Have you heard of Jack Gilbert? An unusual, soulful poet who died in 2012. Look at his face—he looks like he’s suffered but still has a nice smile. I believe it’s good idea to start the day by reading poetry like his, rather than self help books, for one important Ninety-nine point nine percent of self help books are horribly written.

Perfectly fine advice about meditating twice a day, for instance, will be wiped out by trite sentences, incorrect grammar and limited vocabulary.

Wouldn’t we all be better off reading a few pages of great literature or even a bleak but well-written poem?

You have to admire this one by Jack Gilbert entitled “Between Aging and Old,” even if it is a bit dark:

 

I wake up like a stray dog

belonging to no one.

Cold, cold, and the rain.

Friendships outgrown or ruined.

And love, dear God, the women

I have loved now only names

remembered: dead, lost, or old.

Mildness more and more the danger.

Living among rocks and weeds

to guard against wisdom.

Alone with the heart howling

and refusing to let it feed on

mere affection. Lying in the dark,

singing about the intractable

kinds of happiness.

 

Somehow this poem opens my mind and creates the chance that I will have a good day—the true magic of poetry.

Great first line

“But I never finished telling you about the two men.”

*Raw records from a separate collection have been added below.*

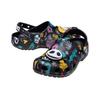 Crocs Nightmare Before Christmas X  Klassische EVA Mode Freizeit Clogs Unisex Clogs Schwarz 211419-90H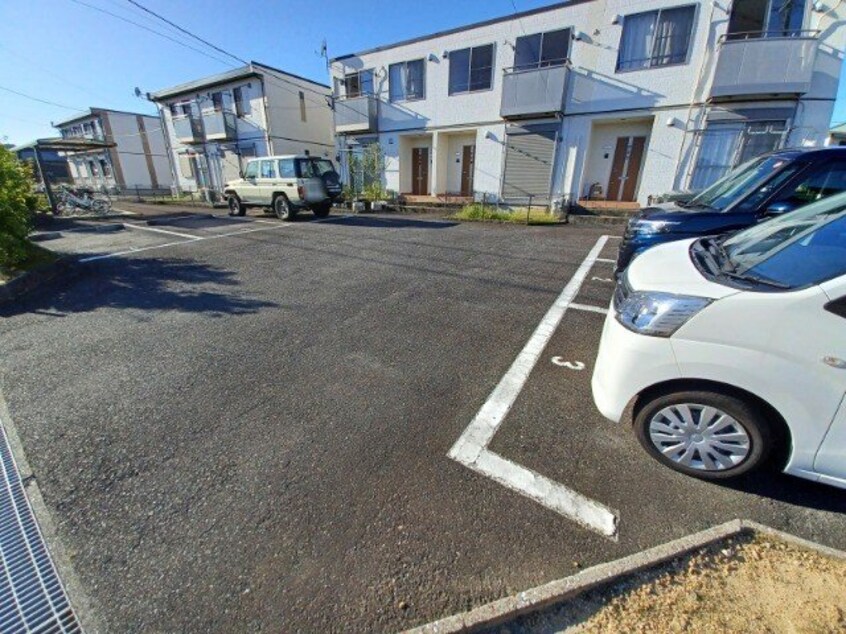  リースランド嬉野　Ａ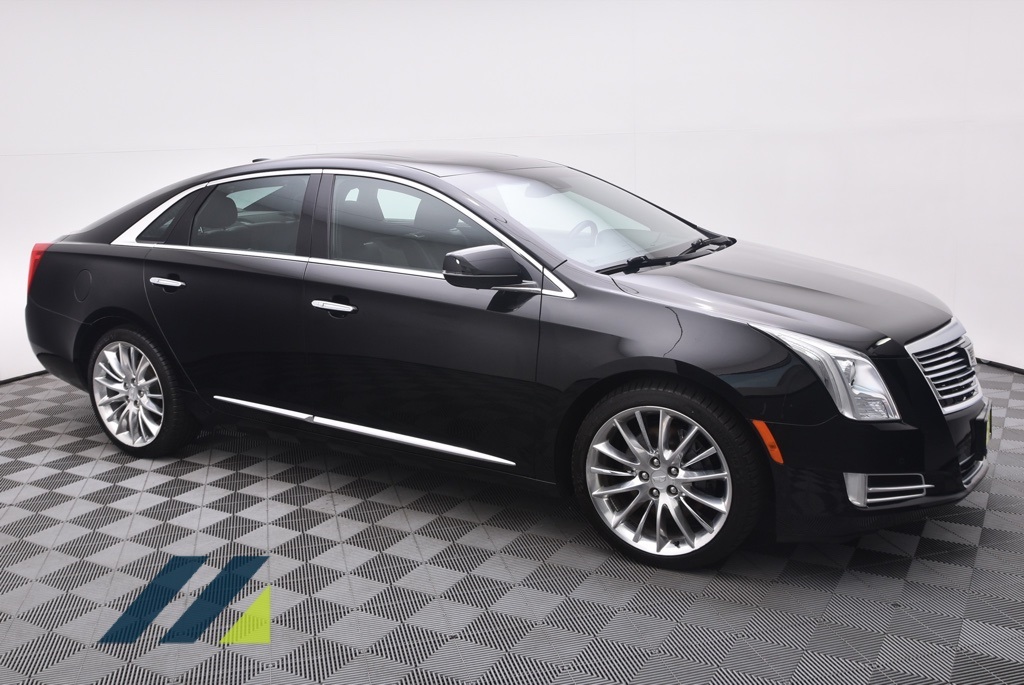 Pre-owned 2016 Cadillac Xts Platinum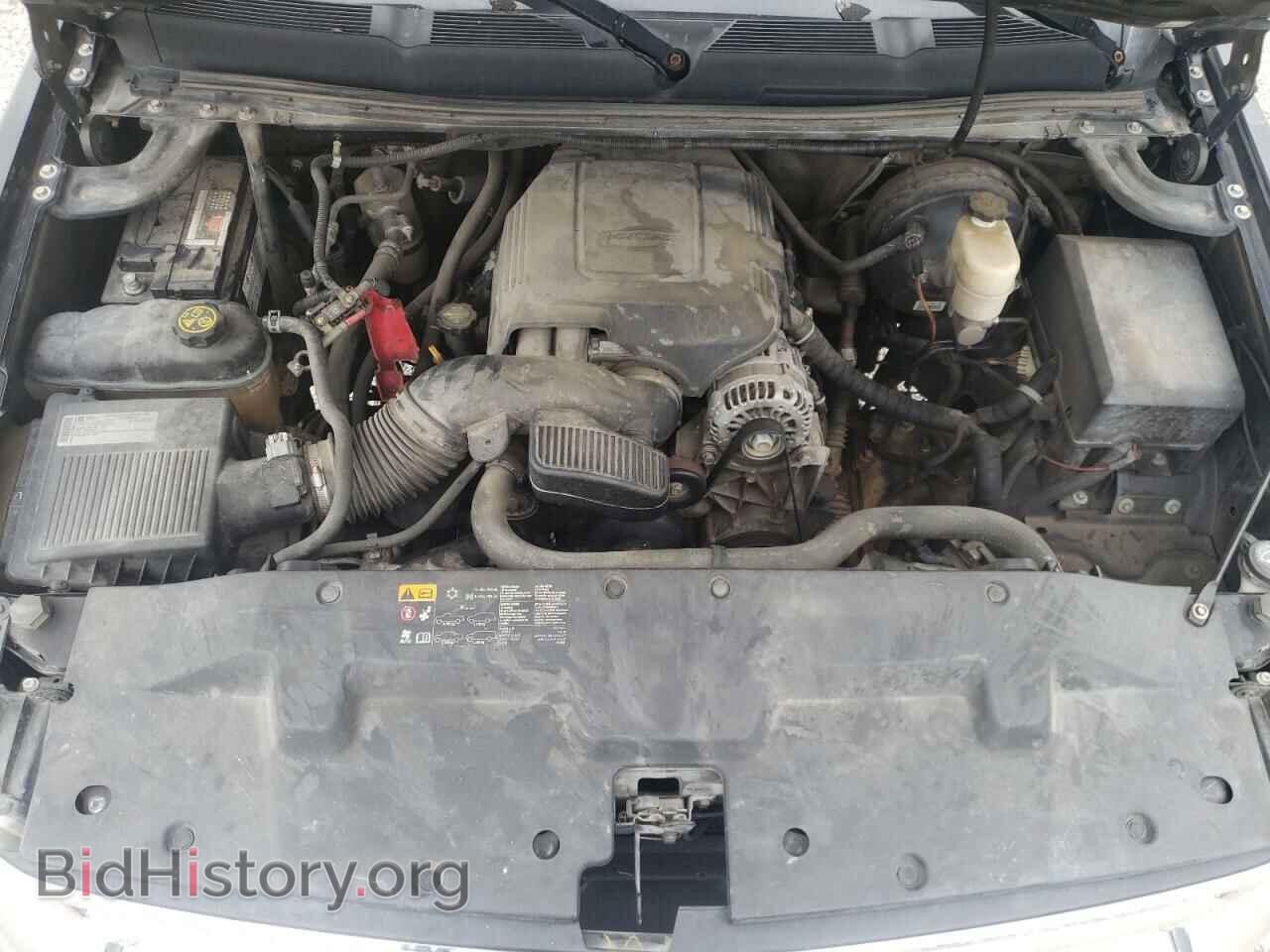 2012 CHEVROLET SILVERADO - VIN: 3GCPCSE06CG133291 - Фото 7
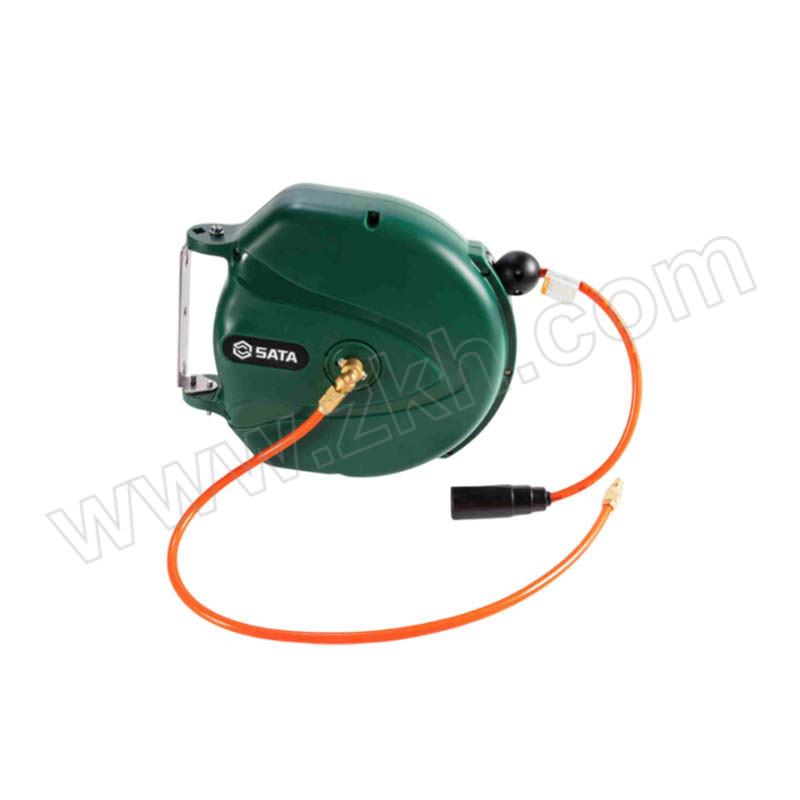 SATA/世达 自动气管卷管器 SATA-98003 φ6.5×10mm 10m 1个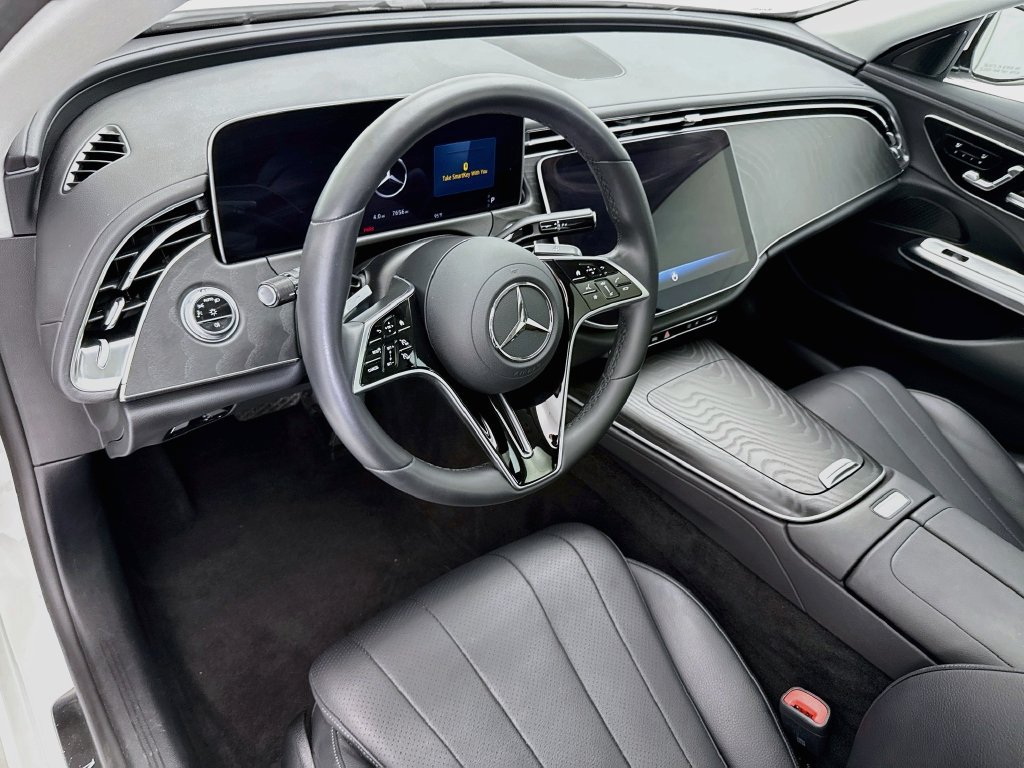 Certified 2024 Mercedes-Benz E 350 4MATIC Sedan image 9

This is one of my favorite first lines because it sounds like there’s been a whole conversation going on before this story starts. It’s from the Denis Johnson story called “The Other Man.”

Generally, I don’t prefer crude writers who glamorize violence and misery, which are often accompanied by ill treatment of women, but some, like Johnson, include redemption in their writing, and that I love.

One of the remaining bookstores in L.A. called Book Soup is holding a tribute to Denis Johnson on Thursday evening, 7 p.m. I’m going!